→ The exercise: Pick out every line of the material below that contains the string "greater", and copy each one in full. Case counts.

→ Provided records:

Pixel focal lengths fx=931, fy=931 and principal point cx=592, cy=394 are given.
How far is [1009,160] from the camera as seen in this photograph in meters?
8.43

* * *

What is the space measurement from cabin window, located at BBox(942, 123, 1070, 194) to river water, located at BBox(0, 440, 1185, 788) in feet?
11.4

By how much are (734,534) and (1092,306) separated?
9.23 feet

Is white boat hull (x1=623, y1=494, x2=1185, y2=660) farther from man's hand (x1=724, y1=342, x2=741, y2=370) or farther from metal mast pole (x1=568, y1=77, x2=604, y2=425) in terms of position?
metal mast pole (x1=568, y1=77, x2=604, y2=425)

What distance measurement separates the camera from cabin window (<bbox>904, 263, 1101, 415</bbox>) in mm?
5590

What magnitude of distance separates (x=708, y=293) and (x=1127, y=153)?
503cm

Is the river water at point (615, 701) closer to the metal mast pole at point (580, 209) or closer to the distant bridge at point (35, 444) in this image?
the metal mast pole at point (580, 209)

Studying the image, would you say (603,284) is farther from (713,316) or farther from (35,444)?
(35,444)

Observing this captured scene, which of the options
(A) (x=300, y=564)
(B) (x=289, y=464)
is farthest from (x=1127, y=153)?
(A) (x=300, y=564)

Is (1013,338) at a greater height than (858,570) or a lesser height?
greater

--

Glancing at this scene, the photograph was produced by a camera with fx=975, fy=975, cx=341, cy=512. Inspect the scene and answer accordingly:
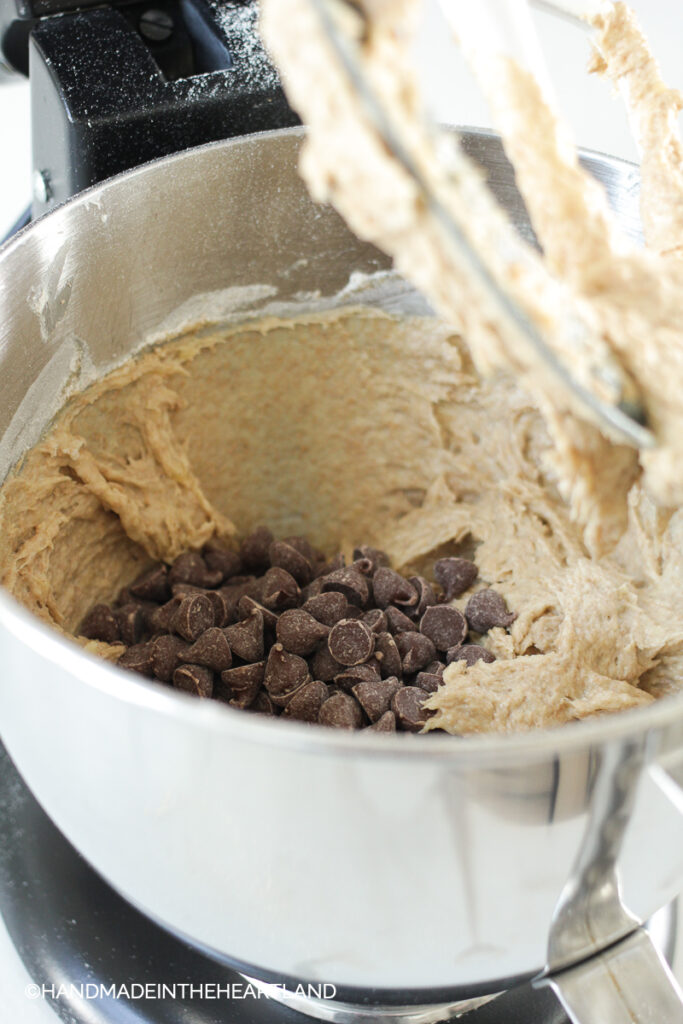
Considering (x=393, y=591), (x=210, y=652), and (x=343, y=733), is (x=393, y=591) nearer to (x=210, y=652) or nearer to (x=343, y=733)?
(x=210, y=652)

→ Answer to this problem:
Is (1013,338) at a greater height than (858,570) or a lesser height?
greater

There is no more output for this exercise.